Aandeel bijstellingen t.o.v. heroverwegingen naar achterstandsgroep
Achterstandsgroep | 2017 | 2018 | 2020 |
---|---|---|---|
Leerling met achterstand | 30,5 | 27,39 | 32,13 |
Leerling met lichte achterstand | 21,88 | 21,17 | 24,48 |
Gemiddelde leerling | 21,45 | 21,58 | 24,31 |
Leerling met lichte voorsprong | 22,88 | 24,69 | 27,32 |
Leerling met voorsprong | 26,34 | 26,59 | 31,39 |
Het is echter niet zo dat de adviezen ook vaker worden bijgesteld naarmate leerlingen meer achterstand hebben. Uitgezonderd de groep met (de grootste) achterstand, worden de adviezen zelfs relatief vaker bijgesteld naarmate leerlingen meer voorsprong hebben zoals is te zien in bovenstaand figuur. Doordat leerlingen met achterstand vaker recht hebben op een heroverweging, wordt het schooladvies van leerlingen met achterstand in totaal vaker bijgesteld dan dat van leerlingen met voorsprong.
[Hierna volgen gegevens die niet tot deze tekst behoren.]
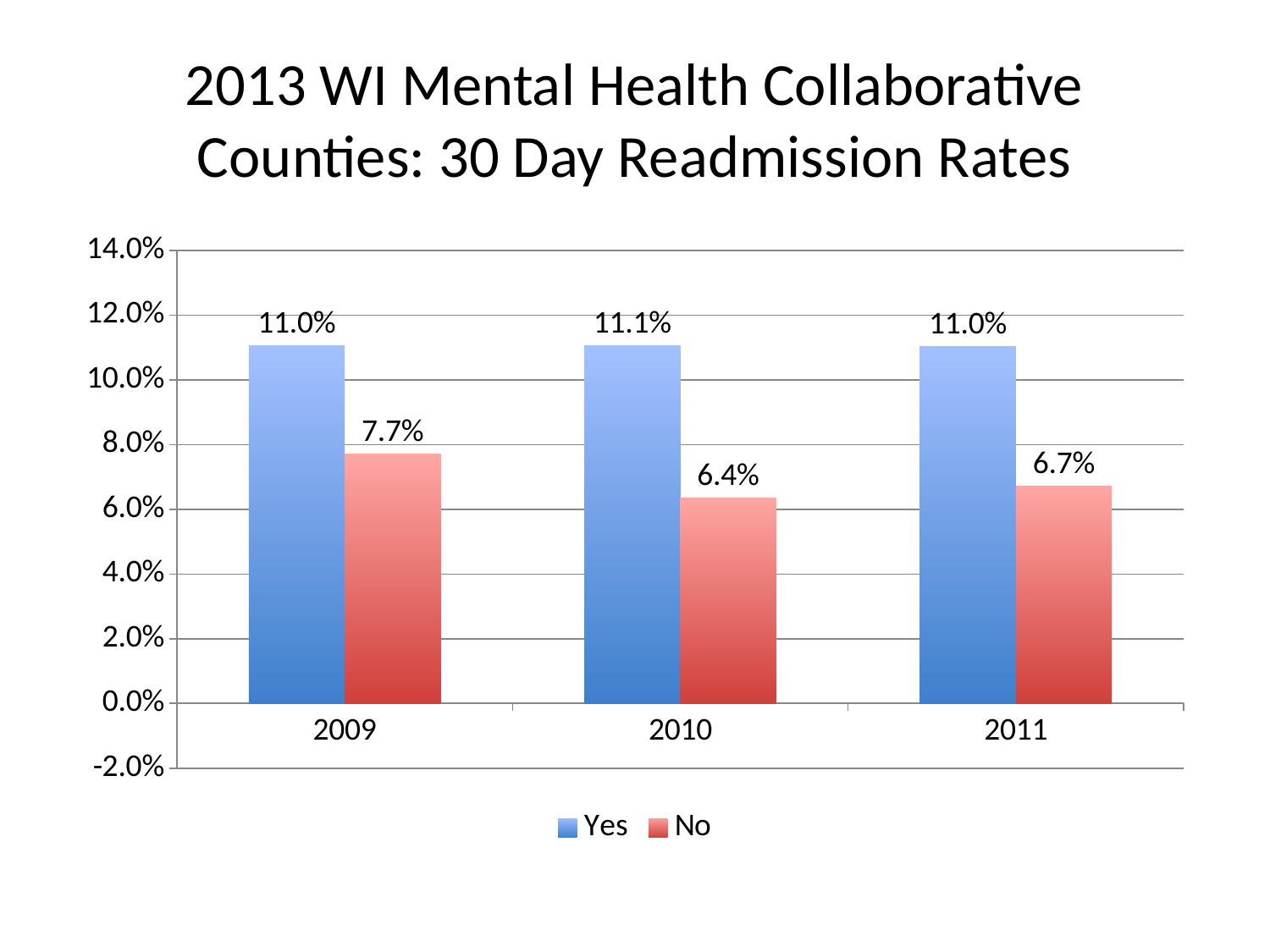
Which is larger in 2011, the Yes value or the No value? Yes How many years are shown on the x axis? 3 What is the 30 day readmission rate for the No series in 2011? 6.7% In which year is the No series highest? 2009 What is the difference between the Yes and No values in 2009? 3.3% What is the value for the Yes series in 2010? 11.1% What is the 30 day readmission rate for the Yes series in 2009? 11.0% In which year is the No series lowest? 2010 How many series does the legend list? 2 What is the 30 day readmission rate for the No series in 2010? 6.4% What kind of chart is shown on the slide? Bar chart What is the difference between the Yes and No values in 2010? 4.7%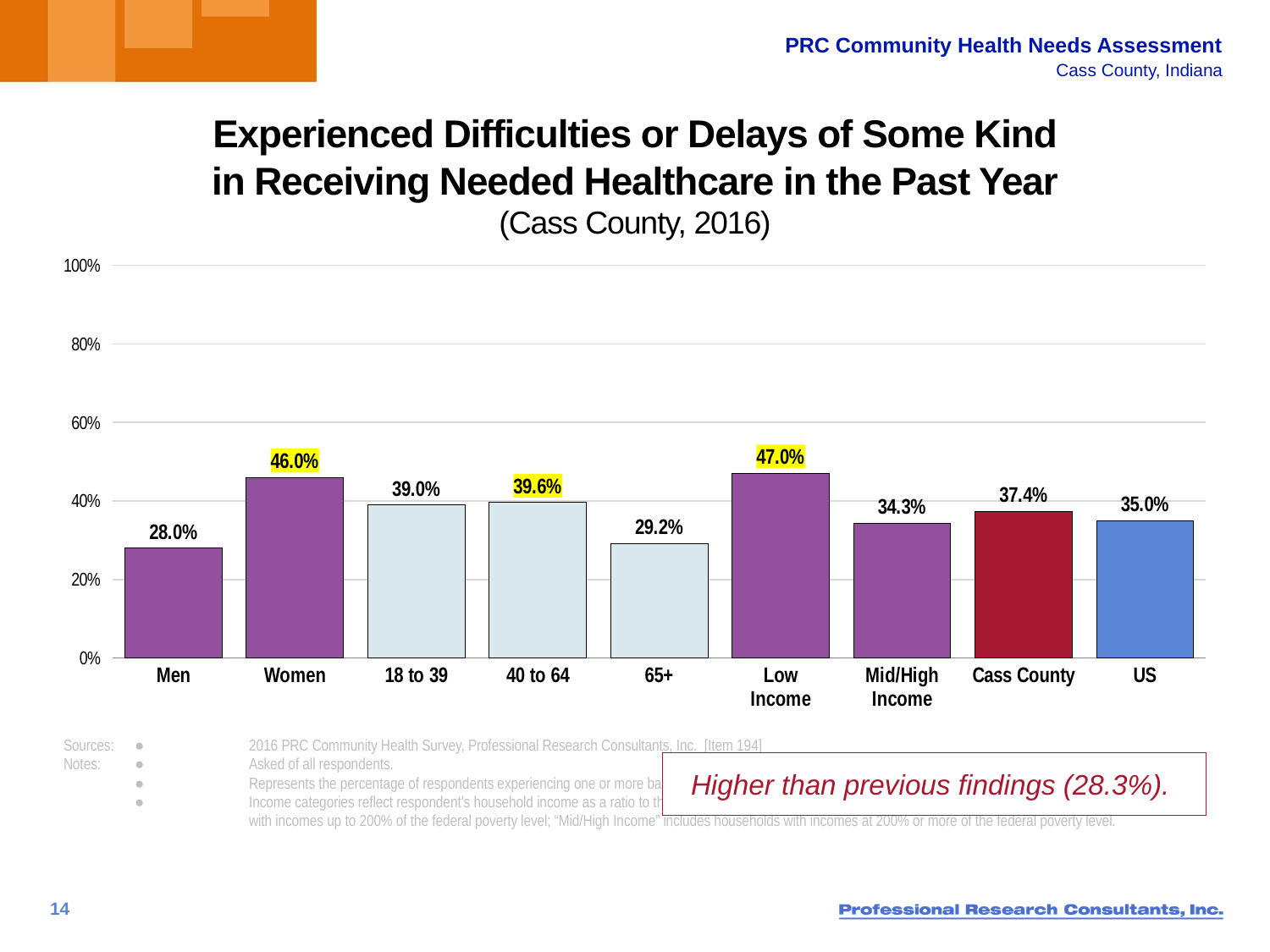
What is the difference between the values for Women and Men? 18.0% Which is larger, the value for Low Income or the value for Mid/High Income? Low Income Which category has the lowest value? Men What is the value for 65+? 29.2% What is the value for Women? 46.0% What is the value for Cass County? 37.4% How many categories are shown on the x axis? 9 Which category has the highest value? Low Income What is the value for Low Income? 47.0% What is the difference between the values for Cass County and US? 2.4% What kind of chart is shown on the slide? bar chart Is the value for 18 to 39 greater or less than 40%? less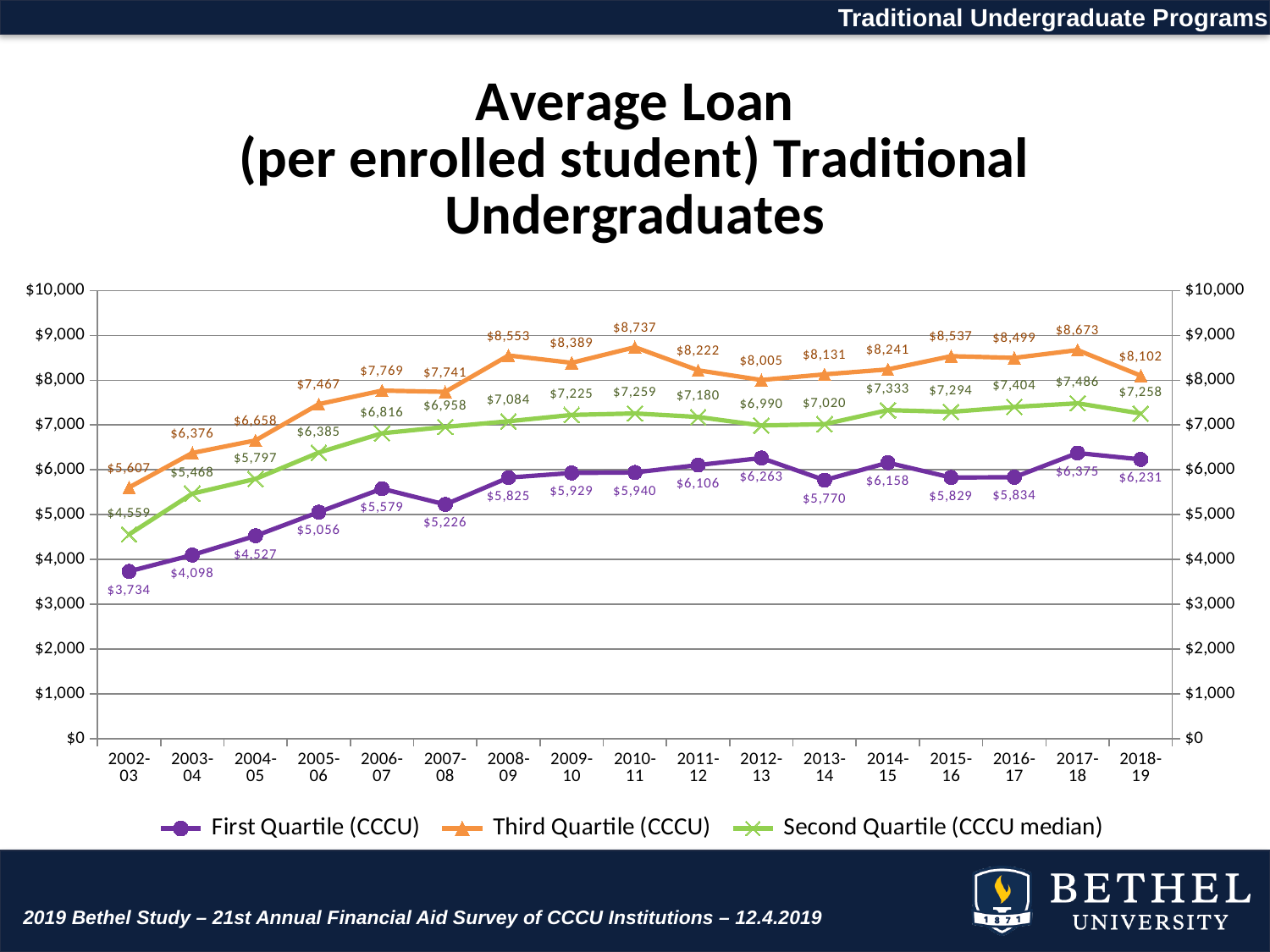
Is the Third Quartile (CCCU) value for 2008-09 greater or less than $8,000? greater How many series does the legend list? 3 What is the Second Quartile (CCCU median) value for 2018-19? $7,258 What is the First Quartile (CCCU) value for 2002-03? $3,734 What is the Third Quartile (CCCU) value for 2010-11? $8,737 What kind of chart is shown on the slide? Line chart In which year is the First Quartile (CCCU) value lowest? 2002-03 In which year does the Third Quartile (CCCU) series reach its highest value? 2010-11 Which is larger in 2007-08: the First Quartile (CCCU) value or the Second Quartile (CCCU median) value? Second Quartile (CCCU median) How many academic years are plotted on the x axis? 17 What is the difference between the Third Quartile (CCCU) and First Quartile (CCCU) values in 2018-19? $1,871 In which year does the Second Quartile (CCCU median) series reach its highest value? 2017-18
Aandeel bijstellingen t.o.v. heroverwegingen naar geslacht
Geslacht | 2015 | 2016 | 2017 | 2018 | 2020 |
---|---|---|---|---|---|
jongens | 19,09 | 23,06 | 22,88 | 22,69 | 26,05 |
meisjes | 20,08 | 23,63 | 24,26 | 23,92 | 27,53 |
Meisjes hebben iets vaker recht op een heroverweging dan jongens. Zoals in bovenstaande figuur is te zien, kregen de afgelopen schooljaren meisjes ook iets vaker een bijstelling dan jongens.
Plaatsing VO
Plaatsing | 2017 | 2018 | 2019 | 2020 |
---|---|---|---|---|
Hoger dan advies | 20,88 | 21,34 | 22,36 | 21,43 |
Gelijk aan advies | 49,14 | 48,78 | 49,06 | 49,24 |
Lager dan advies | 12,2 | 12,43 | 11,51 | 12,79 |
Onbekend | 17,78 | 17,45 | 17,07 | 16,54 |
In het schooljaar volgend op het wegvallen van de eindtoets zijn meer leerlingen op een hoger niveau en minder leerlingen op een lager niveau in het vo geplaatst dan hun schooladvies eind schooljaar 2019-2020 aangaf. Een mogelijke verklaring hiervoor is dat vo-scholen er rekening mee hebben gehouden dat door het wegvallen van de eindtoets leerlingen over het algemeen lagere adviezen kregen. Dit zouden ze mogelijk hebben proberen te compenseren. Hoewel in schooljaar 2020-2021 meer leerlingen op een hoger niveau dan hun schooladvies in het vo zijn geplaats, zijn leerlingen gemiddeld genomen wel lager geplaatst dan in voorgaande schooljaren. Het negatieve effect van de lagere schooladviezen door het wegvallen van de eindtoets is dus niet volledig weggenomen door hogere plaatsing in het vo. Hierdoor hebben minder leerlingen een kans gekregen om op een hoger niveau te starten dan voorgaande schooljaren. In het huidige schooljaar, zijn er weer minder leerlingen boven hun advies geplaatst, vergelijkbaar met de schooljaren vóór de coronapandemie. Dit komt omdat het gemiddelde advies zich heeft hersteld naar het niveau vóór het de coronapandemie, mogelijk door kansrijk adviseren, waardoor ook de plaatsing percentages weer zijn genormaliseerd.